There are a lot of have-to’s in daily life, this is no secret. As a student in the midst of her first J-term, I expected things to get hectic. I didn’t expect there to be at least one or two instances per day in which I think to myself, “How the heck am I going to get all of this stuff done?” Between reading, reading-responses, writing papers, field trips, and actually attending class (I haven’t missed a day yet!), life has gotten pretty chaotic- not to mention my commute (made 10x longer by the snow), work, youth group, volunteering at church, babysitting… oh, and somewhere in there, I sleep and eat (usually).
Lately life has been a series of to-do lists… so many to-do lists, in fact, that I have sub-to-do list’s. I am a list-making person to begin with- it’s the only way I stay (somewhat) organized. But if I’m not careful, list-making starts to negatively affect my mindset.

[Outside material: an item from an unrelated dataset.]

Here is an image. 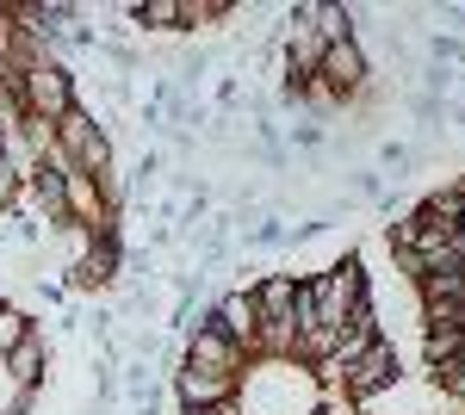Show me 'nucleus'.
<instances>
[{"label": "nucleus", "instance_id": "f03ea898", "mask_svg": "<svg viewBox=\"0 0 465 415\" xmlns=\"http://www.w3.org/2000/svg\"><path fill=\"white\" fill-rule=\"evenodd\" d=\"M212 322L230 335V341H242V347L254 353V341H261V311H254V291H230V298L217 304Z\"/></svg>", "mask_w": 465, "mask_h": 415}, {"label": "nucleus", "instance_id": "f257e3e1", "mask_svg": "<svg viewBox=\"0 0 465 415\" xmlns=\"http://www.w3.org/2000/svg\"><path fill=\"white\" fill-rule=\"evenodd\" d=\"M186 360H199V366H223V372H242L254 353L242 341H230L217 322H199V335H193V347H186Z\"/></svg>", "mask_w": 465, "mask_h": 415}, {"label": "nucleus", "instance_id": "20e7f679", "mask_svg": "<svg viewBox=\"0 0 465 415\" xmlns=\"http://www.w3.org/2000/svg\"><path fill=\"white\" fill-rule=\"evenodd\" d=\"M25 335H32V322H25V316H19V311H0V353H13Z\"/></svg>", "mask_w": 465, "mask_h": 415}, {"label": "nucleus", "instance_id": "7ed1b4c3", "mask_svg": "<svg viewBox=\"0 0 465 415\" xmlns=\"http://www.w3.org/2000/svg\"><path fill=\"white\" fill-rule=\"evenodd\" d=\"M0 366L13 372V384H19V390H25V384H37V372H44V341H37V329L13 347V353H0Z\"/></svg>", "mask_w": 465, "mask_h": 415}, {"label": "nucleus", "instance_id": "39448f33", "mask_svg": "<svg viewBox=\"0 0 465 415\" xmlns=\"http://www.w3.org/2000/svg\"><path fill=\"white\" fill-rule=\"evenodd\" d=\"M19 205V168H13V155L0 149V211Z\"/></svg>", "mask_w": 465, "mask_h": 415}]
</instances>
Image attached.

You see, when every part of my day is written out, only in the hopes of being crossed out, I start to think of each individual task as just a bullet point to get through. It prevents me, in some ways, from seeing the amazing opportunities that I have. Everything becomes a have-to, which stresses me out beyond belief.
So I’ve implemented a new strategy- whenever I start to feel overwhelmed by the have-to’s, I try to shift them to get-to’s. In school, I get to have the opportunity to go beyond my comfort zone, stretching my brain and learning about the world I live in… from a Christian perspective, no less! I get to go to work and earn money to (hopefully) support myself. I get to play a role in the lives of children, bringing them up and helping them learn about Jesus. And, hey, I get to drive myself to work- at least I don’t have to walk!
Do you see what I’m getting at here? Every single day, even through my busy-ness, it is vital for me to purposefully recognize just how blessed I am. It’s not always fun, it’s almost never easy, and there will probably be many more tear-filled moments when I want nothing more than to just curl up on the floor and go to sleep. But a life of movement is what God has called me to, and so a whole lot of coffee and a whole lot of Jesus will just have to continue to suffice… er, get to.